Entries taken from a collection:
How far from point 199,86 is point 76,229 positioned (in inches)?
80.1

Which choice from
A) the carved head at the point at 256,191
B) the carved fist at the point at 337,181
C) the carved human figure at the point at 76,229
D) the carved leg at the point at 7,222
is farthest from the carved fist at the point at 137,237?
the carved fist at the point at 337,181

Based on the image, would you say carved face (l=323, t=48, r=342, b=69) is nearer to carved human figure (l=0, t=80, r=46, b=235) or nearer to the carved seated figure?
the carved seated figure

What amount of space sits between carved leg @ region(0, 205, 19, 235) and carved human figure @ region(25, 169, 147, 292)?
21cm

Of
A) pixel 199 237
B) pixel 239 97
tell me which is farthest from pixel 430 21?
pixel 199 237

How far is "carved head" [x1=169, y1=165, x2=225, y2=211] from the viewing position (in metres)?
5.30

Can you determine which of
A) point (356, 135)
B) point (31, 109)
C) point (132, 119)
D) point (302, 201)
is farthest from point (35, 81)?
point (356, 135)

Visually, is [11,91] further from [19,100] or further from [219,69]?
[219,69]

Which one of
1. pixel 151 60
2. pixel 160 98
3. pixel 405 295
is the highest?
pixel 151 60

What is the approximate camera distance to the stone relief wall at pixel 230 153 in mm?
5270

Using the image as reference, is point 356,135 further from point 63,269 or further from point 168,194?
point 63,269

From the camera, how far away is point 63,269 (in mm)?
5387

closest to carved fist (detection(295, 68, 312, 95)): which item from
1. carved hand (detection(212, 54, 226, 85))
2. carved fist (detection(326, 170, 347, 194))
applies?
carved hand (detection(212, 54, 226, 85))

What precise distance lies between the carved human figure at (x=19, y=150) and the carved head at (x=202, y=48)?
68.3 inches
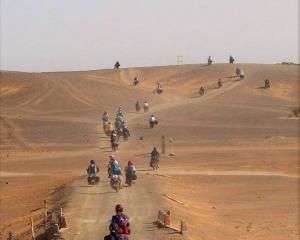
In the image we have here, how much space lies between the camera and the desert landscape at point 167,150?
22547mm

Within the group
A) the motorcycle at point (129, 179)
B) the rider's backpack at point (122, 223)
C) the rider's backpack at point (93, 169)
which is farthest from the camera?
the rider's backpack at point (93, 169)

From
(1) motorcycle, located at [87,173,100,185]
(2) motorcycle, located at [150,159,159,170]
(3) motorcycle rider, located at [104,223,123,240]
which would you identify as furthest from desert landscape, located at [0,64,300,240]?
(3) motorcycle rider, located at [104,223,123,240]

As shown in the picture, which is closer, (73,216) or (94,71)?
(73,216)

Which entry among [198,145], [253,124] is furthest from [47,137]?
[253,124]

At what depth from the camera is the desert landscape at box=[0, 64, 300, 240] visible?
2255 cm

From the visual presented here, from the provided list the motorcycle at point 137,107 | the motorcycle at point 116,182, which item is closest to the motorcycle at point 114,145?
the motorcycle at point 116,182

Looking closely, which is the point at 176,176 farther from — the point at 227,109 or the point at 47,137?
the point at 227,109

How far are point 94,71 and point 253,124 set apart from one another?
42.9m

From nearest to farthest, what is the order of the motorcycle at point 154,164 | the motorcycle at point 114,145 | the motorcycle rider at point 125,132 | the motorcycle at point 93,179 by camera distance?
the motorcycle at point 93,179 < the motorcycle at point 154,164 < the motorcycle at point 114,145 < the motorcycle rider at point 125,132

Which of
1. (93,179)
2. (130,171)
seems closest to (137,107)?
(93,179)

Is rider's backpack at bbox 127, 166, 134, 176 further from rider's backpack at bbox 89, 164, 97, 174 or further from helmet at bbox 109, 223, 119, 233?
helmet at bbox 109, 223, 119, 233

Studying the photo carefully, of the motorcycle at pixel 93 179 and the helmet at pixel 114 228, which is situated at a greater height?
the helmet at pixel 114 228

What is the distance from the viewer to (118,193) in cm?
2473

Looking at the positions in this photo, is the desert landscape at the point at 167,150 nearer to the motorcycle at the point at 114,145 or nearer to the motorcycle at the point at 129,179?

Problem to solve –
Can you pull out, word for word, the lines of the listing that begin at the line containing "How far are" and run through the final line of the listing?

Complete output –
How far are point 94,71 and point 253,124 set apart from one another?
42.9m

From nearest to farthest, what is the order of the motorcycle at point 154,164 | the motorcycle at point 114,145 | the motorcycle rider at point 125,132 | the motorcycle at point 93,179 by camera distance?
the motorcycle at point 93,179 < the motorcycle at point 154,164 < the motorcycle at point 114,145 < the motorcycle rider at point 125,132

Which of
1. (93,179)
2. (130,171)
seems closest to (137,107)?
(93,179)

Is rider's backpack at bbox 127, 166, 134, 176 further from rider's backpack at bbox 89, 164, 97, 174 or further from helmet at bbox 109, 223, 119, 233?
helmet at bbox 109, 223, 119, 233

Studying the photo carefully, of the motorcycle at pixel 93 179 and the helmet at pixel 114 228, which is situated at a greater height?
the helmet at pixel 114 228

What is the distance from the viewer to (118,193) in cm?
2473

Looking at the positions in this photo, is the desert landscape at the point at 167,150 nearer to the motorcycle at the point at 114,145 or nearer to the motorcycle at the point at 129,179?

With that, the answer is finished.